Biochemical and biological analysis of T3/Y291F mutant. (A) T3/WT or T3/Y291F expression plasmids were transiently transfected into 293T cells. Cell extracts were immunoprecipitated (IP) with the antibodies anti-TRK, anti-Shc or with p13suc1-agarose and blotted with anti-phosphotyrosine, anti-TRK, anti-Shc and anti-FRS2 antibodies. (B) Effect of the Y291F mutation on TRK-T3 transforming activity. NIH3T3 cells were transfected with the indicated constructs and subjected to G418 and foci selection. Plates were fixed and scored after GIEMSA staining 2 weeks later. (C) Effect of the Y291F mutation on TRK-T3 differentiating activity. PC12 cells were transfected with the indicated constructs and scored for the presence of neurites 3 days later.

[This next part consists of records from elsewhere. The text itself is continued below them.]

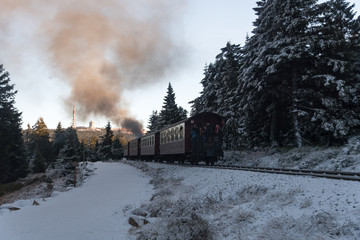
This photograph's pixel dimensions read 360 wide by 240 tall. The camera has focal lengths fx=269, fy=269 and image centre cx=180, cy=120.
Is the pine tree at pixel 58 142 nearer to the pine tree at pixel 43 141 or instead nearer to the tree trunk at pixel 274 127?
the pine tree at pixel 43 141


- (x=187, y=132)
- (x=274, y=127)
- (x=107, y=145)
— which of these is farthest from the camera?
(x=107, y=145)

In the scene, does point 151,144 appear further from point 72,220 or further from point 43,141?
point 43,141

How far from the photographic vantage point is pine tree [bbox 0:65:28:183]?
107 ft

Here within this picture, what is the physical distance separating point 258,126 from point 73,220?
2010 cm

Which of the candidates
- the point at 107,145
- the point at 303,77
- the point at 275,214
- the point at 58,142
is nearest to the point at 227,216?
the point at 275,214

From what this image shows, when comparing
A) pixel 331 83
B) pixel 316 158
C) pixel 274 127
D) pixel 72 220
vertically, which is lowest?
pixel 72 220

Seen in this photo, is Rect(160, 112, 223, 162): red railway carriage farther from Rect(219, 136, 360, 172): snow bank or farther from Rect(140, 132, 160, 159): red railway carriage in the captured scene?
Rect(140, 132, 160, 159): red railway carriage

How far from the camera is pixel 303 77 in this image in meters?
19.2

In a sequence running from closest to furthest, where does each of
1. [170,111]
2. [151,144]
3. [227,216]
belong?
[227,216], [151,144], [170,111]

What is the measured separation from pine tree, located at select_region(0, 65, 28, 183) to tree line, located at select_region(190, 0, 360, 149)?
28521mm

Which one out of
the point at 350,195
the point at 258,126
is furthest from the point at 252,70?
the point at 350,195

As control, untreated and NGF-stimulated (50 ng ml⁻¹) PC12 cells are shown. The graph shows a quantification of differentiating activity. TRK-T3 constructs were cotransfected with VGF8-luc and Renilla plasmids; both luciferase activities were measured using the Dual-Luciferase reported assay system (Promega). The values were expressed relative to Renilla luciferase activity for normalization. The results presented are an average of three experiments.